■ **Source extract**:
* Start *

DeVos In Charge, Teacher Well-Being And Chronic Absence: Our Year In Review

We cover education stories every day. But our most popular education news of the year came the day that Betsy DeVos was confirmed as the U.S. secretary of education; our story that day was read nearly 1 million times. DeVos is a school choice activist and billionaire Republican donor who was nominated by President Trump and approved by the Senate, despite the fierce objections of Senate Democrats, teachers unions and others.

And it wasn't just that story — nearly every story we did about the secretary of education this year gained a significant amount of attention, especially when she made an incorrect remark about graduation rates and outlined how school choice would work under her tenure.

But there were other big education stories, too.

Y'all were really interested in how the systemic segregation of schools is maintained by "individual choice." The story examined the choices parents make when they select a school for their kids, given the incredibly segregated landscape of our public schools. You also loved playing a game to test your fake news judgment, something we hoped you shared in your classrooms and with your children.

Same goes for our piece about how to write a good cover letter. We hope that one helped you out when applying for internships and jobs (It sure as h*ck helped me when applying for this job).

* End *

Image-linked spatial questions
* Start *

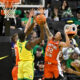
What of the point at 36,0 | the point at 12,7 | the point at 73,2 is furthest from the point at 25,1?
the point at 73,2

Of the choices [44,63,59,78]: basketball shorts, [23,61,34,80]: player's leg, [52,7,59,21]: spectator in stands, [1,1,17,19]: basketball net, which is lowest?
[44,63,59,78]: basketball shorts

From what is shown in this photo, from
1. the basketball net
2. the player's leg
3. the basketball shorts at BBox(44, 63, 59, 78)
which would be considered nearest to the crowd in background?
the basketball shorts at BBox(44, 63, 59, 78)

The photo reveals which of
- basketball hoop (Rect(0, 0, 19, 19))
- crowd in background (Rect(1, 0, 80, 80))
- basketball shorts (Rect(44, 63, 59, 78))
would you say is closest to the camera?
basketball shorts (Rect(44, 63, 59, 78))

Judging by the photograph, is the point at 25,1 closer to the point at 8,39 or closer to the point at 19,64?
the point at 8,39

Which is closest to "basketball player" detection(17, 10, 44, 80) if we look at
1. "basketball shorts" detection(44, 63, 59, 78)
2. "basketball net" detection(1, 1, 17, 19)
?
"basketball shorts" detection(44, 63, 59, 78)

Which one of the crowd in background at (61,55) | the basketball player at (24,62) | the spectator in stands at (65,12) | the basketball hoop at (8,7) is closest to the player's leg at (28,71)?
the basketball player at (24,62)

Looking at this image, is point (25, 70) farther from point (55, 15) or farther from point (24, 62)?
point (55, 15)

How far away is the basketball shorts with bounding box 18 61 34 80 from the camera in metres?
5.36

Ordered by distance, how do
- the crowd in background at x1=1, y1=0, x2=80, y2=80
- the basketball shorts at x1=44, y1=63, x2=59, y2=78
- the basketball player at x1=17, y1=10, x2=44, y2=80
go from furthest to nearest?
the crowd in background at x1=1, y1=0, x2=80, y2=80 < the basketball shorts at x1=44, y1=63, x2=59, y2=78 < the basketball player at x1=17, y1=10, x2=44, y2=80

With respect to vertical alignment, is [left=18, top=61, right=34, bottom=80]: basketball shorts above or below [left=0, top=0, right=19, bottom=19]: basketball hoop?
below

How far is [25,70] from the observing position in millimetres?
5367

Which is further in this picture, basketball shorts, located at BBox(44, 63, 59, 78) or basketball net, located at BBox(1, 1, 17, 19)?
basketball net, located at BBox(1, 1, 17, 19)

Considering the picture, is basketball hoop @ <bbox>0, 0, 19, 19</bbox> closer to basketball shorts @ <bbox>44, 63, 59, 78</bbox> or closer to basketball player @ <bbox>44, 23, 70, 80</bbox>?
basketball player @ <bbox>44, 23, 70, 80</bbox>

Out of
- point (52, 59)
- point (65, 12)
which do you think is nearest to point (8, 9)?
point (52, 59)
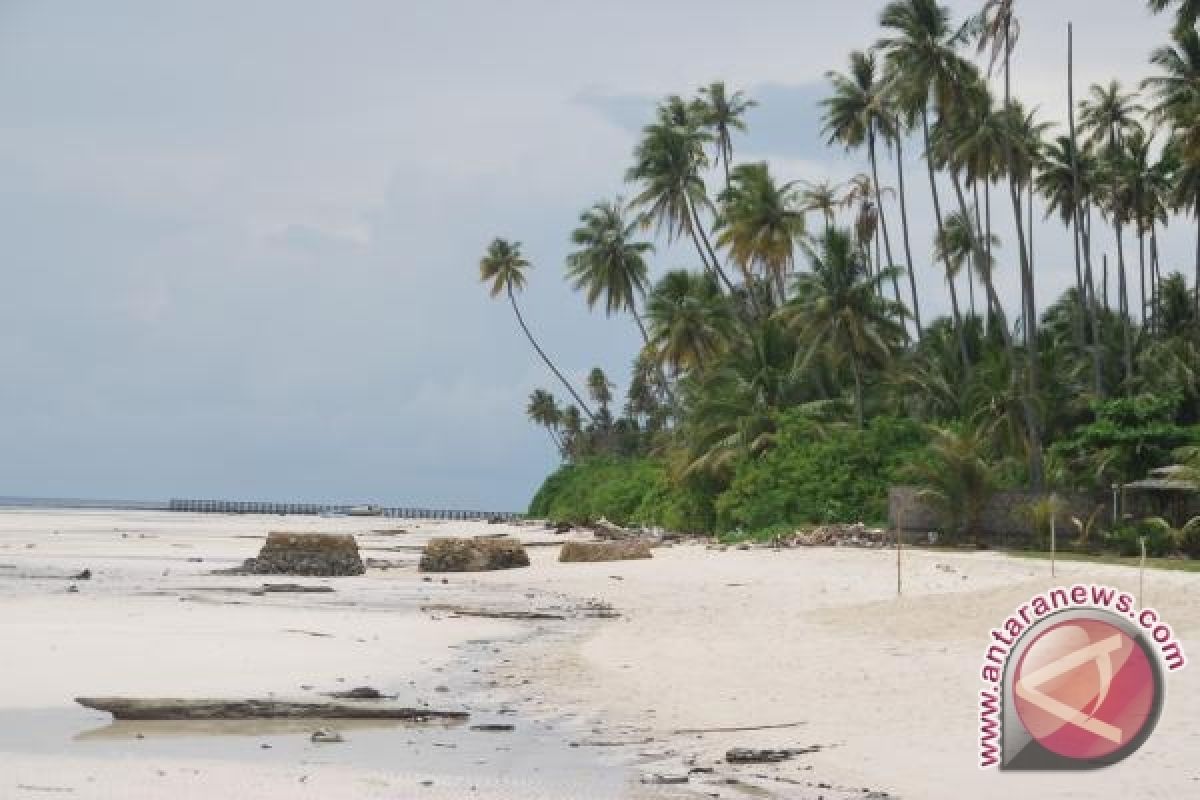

* End *

■ **Requests**:
1. How would you condense the paragraph beginning "We cover education stories every day" from the year-in-review excerpt into a short list of its main facts?
2. Could you repeat the part of the year-in-review excerpt starting with "And it wasn't" and going on through "under her tenure."?
These records were taken from a separate source.

■ **Results of the exercise**:
1.
- The outlet covers education stories every day.
- Its most popular education news of the year came on the day Betsy DeVos was confirmed as U.S. secretary of education, and that day's story was read nearly 1 million times.
- DeVos is a school choice activist and billionaire Republican donor.
- President Trump nominated her, and the Senate approved her despite fierce objections from Senate Democrats, teachers unions and others.

2.
And it wasn't just that story — nearly every story we did about the secretary of education this year gained a significant amount of attention, especially when she made an incorrect remark about graduation rates and outlined how school choice would work under her tenure.